(Beginning of Document text)

Executive summary: We believe Rosetta Stone has the best risk/reward ratio of any of the US publicly traded software firms. The stock has over 90% upside in our Base Case, only about 17% downside in our punitive Bear Case and 244% upside in our Bull Case (which is close to management’s guidance) which still puts it at about half the valuation of its trading comp group (4.3x EV/Sales versus ~8x for software firms growing 30%).
Rosetta Stone hasn’t yet been able to shake the negative stigma and jaundiced image from the time they were burning lots of cash and selling the ubiquitous yellow language CD boxes in mall kiosks. Many on the buy side react in disgust at the mention of the name and believe their consumer language learning business is “going away” or “worth zero.” Contrary to this misinformed and consensus view, they have in fact been growing the subscriber base at a brisk 23% CAGR over the last four years.
In addition to the now growing Language business, RST owns the leading Literacy software franchise, Lexia, which we believe the market is currently under valuing as well as missing the critically important and large opportunity forthcoming from their new English Language Learning (ELL) product that is launching in 2020. Rosetta is starting to screen better, as the company will return to 15-20% consolidated year-over-year revenue growth in 2020, with the more valuable business, Lexia, likely growing billings near 30% next year. With Lexia billings approaching $100 million next year, along with a 90% recurring mix with >100% revenue retention along with emerging profitability and evangelical user support, we believe Lexia on its own is worth $600-$800 million. Given the activist ownership and board representation, along with the upcoming ELL split, we believe the company will move to unlock this value in 2020 by either selling the company in two pieces, selling the entire company, or spinning off Lexia as its own public entity.

(End of Document text)
(Beginning of Data provided)

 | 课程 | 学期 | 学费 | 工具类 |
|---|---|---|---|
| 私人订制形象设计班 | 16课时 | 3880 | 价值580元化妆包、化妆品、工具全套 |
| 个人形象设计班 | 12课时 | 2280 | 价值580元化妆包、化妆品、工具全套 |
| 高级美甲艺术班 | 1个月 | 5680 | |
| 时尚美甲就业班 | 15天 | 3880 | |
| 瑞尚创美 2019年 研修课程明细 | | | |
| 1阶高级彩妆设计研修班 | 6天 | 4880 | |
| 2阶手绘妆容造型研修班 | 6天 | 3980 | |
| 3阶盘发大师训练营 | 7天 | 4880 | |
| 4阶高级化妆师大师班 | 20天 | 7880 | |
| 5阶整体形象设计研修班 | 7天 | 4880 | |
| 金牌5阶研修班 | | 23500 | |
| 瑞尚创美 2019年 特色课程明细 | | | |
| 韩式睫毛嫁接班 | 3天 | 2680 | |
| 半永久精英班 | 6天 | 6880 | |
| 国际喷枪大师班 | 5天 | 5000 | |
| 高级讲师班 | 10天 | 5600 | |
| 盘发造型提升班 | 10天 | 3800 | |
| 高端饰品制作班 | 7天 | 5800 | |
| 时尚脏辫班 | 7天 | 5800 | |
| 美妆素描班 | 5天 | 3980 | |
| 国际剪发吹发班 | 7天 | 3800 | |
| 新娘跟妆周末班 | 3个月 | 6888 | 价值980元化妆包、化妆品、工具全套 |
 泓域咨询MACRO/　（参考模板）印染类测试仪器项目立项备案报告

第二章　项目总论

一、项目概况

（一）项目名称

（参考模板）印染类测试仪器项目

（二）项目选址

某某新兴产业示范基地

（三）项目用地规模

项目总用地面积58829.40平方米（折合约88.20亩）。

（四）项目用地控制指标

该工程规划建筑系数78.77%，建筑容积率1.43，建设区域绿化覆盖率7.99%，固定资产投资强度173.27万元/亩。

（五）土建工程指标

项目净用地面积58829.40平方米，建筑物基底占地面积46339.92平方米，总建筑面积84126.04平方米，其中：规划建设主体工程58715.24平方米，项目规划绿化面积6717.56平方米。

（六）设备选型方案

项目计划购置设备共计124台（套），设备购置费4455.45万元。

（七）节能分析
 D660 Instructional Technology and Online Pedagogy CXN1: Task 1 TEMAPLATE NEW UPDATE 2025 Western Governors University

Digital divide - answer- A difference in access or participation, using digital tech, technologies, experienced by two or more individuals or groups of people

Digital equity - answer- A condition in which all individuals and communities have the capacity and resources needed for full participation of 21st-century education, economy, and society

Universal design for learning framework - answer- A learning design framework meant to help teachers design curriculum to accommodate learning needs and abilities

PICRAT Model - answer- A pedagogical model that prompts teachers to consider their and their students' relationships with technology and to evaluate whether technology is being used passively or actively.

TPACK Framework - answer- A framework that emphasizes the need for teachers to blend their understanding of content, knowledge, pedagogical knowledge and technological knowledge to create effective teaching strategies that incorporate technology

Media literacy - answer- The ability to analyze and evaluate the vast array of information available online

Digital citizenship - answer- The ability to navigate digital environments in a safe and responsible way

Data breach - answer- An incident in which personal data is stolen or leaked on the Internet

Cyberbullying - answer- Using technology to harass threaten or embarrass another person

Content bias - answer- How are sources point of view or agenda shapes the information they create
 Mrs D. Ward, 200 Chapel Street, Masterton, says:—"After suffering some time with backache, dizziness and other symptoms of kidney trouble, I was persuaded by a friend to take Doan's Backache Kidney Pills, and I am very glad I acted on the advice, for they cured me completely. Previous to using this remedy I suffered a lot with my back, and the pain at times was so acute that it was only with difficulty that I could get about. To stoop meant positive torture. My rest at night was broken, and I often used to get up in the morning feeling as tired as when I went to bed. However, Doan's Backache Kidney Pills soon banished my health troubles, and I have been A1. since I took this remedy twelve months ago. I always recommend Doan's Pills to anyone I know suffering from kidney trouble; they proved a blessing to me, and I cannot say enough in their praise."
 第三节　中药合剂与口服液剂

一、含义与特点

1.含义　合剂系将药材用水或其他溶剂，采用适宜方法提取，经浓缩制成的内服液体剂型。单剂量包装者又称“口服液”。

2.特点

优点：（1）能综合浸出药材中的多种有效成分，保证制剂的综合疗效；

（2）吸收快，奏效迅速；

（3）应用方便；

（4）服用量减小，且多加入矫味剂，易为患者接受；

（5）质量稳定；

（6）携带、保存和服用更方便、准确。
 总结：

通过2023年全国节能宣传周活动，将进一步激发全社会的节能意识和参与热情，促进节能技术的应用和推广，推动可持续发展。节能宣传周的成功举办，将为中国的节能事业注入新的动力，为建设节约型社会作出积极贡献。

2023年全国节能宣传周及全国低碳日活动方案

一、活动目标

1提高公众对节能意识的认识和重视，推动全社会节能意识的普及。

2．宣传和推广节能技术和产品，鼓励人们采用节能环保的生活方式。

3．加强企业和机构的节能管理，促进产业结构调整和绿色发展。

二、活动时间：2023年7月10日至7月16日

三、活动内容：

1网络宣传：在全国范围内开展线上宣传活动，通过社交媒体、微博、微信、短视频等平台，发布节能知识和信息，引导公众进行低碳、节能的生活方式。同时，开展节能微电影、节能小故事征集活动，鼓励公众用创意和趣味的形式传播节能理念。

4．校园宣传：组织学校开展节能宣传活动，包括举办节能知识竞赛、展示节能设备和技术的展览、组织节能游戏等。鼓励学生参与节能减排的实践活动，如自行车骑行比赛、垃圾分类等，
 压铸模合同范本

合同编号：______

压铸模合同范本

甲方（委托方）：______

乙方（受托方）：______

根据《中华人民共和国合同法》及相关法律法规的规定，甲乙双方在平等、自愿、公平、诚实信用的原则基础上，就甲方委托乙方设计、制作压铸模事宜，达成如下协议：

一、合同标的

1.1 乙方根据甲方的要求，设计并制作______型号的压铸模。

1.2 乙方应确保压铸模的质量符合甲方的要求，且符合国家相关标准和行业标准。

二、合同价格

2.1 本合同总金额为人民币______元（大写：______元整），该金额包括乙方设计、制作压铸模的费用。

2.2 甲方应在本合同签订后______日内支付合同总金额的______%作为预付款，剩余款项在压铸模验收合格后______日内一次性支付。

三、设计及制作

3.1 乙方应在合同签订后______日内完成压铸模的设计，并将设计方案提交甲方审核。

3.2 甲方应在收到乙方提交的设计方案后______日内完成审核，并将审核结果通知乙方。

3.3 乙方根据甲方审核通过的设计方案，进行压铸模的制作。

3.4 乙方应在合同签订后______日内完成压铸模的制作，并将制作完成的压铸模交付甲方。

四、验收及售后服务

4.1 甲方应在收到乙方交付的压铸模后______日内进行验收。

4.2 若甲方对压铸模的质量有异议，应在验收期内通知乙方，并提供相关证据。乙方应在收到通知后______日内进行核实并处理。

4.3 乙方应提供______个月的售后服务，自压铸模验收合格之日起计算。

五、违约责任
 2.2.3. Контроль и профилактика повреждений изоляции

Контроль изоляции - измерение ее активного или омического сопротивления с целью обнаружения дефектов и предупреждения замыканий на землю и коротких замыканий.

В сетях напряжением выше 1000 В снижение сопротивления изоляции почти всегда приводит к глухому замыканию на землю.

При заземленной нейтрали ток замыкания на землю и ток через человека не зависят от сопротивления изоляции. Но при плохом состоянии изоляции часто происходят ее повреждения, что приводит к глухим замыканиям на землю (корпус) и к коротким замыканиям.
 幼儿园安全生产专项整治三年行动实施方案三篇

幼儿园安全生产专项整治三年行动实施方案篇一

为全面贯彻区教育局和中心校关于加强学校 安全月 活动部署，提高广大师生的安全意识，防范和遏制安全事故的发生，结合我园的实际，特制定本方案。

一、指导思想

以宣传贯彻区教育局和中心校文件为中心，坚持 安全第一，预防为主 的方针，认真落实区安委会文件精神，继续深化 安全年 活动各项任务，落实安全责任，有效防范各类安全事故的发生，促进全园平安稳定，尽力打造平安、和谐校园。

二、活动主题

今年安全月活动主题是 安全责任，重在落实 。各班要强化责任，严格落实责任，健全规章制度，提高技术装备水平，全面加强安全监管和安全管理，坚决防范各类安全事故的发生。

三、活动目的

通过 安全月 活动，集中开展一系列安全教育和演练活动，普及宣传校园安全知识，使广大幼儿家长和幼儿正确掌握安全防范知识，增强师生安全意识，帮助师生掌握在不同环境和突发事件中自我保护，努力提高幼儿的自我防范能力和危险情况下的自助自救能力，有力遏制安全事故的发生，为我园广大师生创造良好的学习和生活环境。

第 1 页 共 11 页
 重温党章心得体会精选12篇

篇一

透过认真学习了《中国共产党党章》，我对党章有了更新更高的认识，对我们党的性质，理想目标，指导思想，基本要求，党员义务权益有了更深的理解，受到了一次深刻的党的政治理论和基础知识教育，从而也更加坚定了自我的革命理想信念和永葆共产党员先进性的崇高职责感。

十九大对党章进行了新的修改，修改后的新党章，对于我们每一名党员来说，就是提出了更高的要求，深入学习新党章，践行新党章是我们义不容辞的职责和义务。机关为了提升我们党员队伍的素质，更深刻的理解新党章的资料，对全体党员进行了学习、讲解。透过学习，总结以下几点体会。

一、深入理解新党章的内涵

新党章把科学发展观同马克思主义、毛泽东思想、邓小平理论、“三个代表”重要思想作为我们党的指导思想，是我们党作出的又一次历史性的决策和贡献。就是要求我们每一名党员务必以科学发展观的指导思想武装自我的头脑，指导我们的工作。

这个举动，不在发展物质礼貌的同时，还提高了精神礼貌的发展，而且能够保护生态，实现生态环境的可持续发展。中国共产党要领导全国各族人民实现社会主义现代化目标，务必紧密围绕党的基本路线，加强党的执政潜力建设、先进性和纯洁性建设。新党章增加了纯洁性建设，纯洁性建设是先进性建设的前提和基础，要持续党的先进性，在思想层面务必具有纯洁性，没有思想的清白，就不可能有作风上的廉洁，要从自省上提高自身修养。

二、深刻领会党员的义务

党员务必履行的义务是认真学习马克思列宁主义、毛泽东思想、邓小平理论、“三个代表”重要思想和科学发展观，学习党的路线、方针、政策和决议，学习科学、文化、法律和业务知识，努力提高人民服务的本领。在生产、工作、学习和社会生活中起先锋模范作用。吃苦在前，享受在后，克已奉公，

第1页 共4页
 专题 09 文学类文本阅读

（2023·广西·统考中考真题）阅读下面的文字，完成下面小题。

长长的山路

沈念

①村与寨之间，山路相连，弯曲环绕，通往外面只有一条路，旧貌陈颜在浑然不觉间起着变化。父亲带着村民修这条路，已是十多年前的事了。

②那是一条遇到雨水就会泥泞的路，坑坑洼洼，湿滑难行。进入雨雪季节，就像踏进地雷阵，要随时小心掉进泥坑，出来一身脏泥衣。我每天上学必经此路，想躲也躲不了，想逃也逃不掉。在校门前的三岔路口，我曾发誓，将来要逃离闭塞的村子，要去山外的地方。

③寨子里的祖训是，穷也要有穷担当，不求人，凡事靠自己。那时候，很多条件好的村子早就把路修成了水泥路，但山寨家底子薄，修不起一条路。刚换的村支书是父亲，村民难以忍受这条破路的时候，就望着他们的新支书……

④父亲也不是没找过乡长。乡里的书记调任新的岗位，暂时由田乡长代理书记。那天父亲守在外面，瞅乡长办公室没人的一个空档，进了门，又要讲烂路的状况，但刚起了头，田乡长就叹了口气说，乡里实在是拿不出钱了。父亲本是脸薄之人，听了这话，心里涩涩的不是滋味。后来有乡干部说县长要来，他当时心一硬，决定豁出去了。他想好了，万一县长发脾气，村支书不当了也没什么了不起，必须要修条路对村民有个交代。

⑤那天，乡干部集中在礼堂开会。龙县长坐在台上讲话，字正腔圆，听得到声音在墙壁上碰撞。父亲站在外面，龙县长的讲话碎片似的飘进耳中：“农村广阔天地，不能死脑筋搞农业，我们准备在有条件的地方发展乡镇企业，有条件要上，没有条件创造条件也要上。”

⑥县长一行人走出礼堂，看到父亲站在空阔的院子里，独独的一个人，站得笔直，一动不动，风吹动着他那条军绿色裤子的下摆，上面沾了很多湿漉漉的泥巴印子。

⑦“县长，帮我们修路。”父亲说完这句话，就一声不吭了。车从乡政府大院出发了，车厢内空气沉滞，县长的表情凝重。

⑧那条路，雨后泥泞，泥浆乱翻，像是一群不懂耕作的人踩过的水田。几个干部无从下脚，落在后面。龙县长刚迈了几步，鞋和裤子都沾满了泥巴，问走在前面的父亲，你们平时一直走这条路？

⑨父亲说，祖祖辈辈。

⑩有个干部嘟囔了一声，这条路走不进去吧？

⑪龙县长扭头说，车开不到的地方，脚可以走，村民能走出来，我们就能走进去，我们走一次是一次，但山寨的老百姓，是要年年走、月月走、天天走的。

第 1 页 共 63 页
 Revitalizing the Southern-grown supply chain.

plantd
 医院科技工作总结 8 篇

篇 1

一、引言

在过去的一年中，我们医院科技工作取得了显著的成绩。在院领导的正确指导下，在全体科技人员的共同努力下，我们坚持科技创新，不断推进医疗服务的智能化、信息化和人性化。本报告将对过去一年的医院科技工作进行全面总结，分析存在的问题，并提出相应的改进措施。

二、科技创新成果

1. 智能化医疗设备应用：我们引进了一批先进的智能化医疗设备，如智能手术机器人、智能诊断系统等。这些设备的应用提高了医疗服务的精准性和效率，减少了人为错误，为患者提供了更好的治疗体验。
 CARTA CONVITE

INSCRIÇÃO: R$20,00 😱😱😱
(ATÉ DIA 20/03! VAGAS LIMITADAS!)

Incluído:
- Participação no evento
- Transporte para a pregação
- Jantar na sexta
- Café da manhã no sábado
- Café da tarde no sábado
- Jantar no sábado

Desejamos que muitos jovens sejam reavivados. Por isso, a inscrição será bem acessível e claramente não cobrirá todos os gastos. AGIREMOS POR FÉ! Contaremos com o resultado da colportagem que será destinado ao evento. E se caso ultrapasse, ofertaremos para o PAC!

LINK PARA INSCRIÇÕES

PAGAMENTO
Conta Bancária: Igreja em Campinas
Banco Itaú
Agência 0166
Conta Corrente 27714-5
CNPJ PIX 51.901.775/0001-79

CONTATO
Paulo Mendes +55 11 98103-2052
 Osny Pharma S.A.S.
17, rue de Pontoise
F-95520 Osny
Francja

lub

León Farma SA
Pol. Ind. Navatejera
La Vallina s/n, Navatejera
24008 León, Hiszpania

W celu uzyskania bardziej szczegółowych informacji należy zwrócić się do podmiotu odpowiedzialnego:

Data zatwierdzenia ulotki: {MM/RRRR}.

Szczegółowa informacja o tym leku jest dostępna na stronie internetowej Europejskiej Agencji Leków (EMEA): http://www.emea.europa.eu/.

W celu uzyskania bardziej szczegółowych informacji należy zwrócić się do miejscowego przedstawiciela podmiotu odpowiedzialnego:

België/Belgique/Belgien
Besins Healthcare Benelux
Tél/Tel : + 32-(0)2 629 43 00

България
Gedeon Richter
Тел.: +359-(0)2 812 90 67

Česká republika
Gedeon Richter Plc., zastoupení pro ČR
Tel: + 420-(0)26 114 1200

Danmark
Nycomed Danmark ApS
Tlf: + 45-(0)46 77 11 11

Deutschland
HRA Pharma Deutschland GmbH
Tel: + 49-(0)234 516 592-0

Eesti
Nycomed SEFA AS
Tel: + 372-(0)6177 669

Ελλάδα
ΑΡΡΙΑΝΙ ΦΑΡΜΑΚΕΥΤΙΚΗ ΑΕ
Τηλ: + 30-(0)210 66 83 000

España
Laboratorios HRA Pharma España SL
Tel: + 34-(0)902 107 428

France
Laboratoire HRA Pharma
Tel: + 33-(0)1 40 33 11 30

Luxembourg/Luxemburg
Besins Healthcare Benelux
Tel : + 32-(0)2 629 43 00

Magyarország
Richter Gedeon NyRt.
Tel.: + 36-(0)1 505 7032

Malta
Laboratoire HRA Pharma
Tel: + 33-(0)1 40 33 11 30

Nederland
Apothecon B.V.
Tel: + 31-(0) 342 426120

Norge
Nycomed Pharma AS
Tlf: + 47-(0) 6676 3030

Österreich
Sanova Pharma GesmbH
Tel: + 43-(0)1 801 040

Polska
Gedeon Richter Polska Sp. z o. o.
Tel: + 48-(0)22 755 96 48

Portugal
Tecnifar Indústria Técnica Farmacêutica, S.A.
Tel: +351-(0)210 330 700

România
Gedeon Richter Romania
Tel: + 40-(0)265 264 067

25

(End of Data provided)

▶ **Exercises to complete**
(1) In the Rosetta Stone summary, what compound annual growth rate has the subscriber base shown over the last four years?
(2) List the ways the Rosetta Stone summary says the company might unlock value in 2020.
(3) Please pick up the Rosetta Stone summary after its final sentence and carry it forward.
The data comes from a different source than the Rosetta Stone summary.

▶ **Written answers**
(1) A 23% CAGR.

(2)
- Selling the company in two pieces
- Selling the entire company
- Spinning off Lexia as its own public entity

(3)
For several years now, RST has been screening poorly and hasn’t looked appealing to investors taking only a cursory glance. It hasn’t appealed to growth-oriented software investors as they’ve undergone a SaaS transition that has hurt revenue growth, and it hasn’t appealed to value investors who are screening on EBITDA or FCF. This is about to change as the company will begin to show accelerating revenue growth and expanding profitability simultaneously. If history is any guide, this combination in software stocks has been a recipe for our largest investment winners ever. While the stock did not get the respect or high multiple of the software high-flyers, it has caught all the downside in the internet and enterprise software stock correction of late. This initial reaction has created a very attractive entry point right as we believe the rubber will meet the road in their all-important third quarter. Namely, we believe the stock has already priced in a material miss in Q3 and has de-risked ahead of the quarter due to extreme investor skepticism over their ability to hit prior guidance in both 2019 and 2020/2021.
Rosetta is really three distinct businesses in one, although two have a lot of overlap, those being Education & Enterprise (E&E) and Consumer Language.
As we will discuss in detail below, Lexia will balloon to likely over 40% of total billings from 33% last twelve months and less than 7% when it was acquired.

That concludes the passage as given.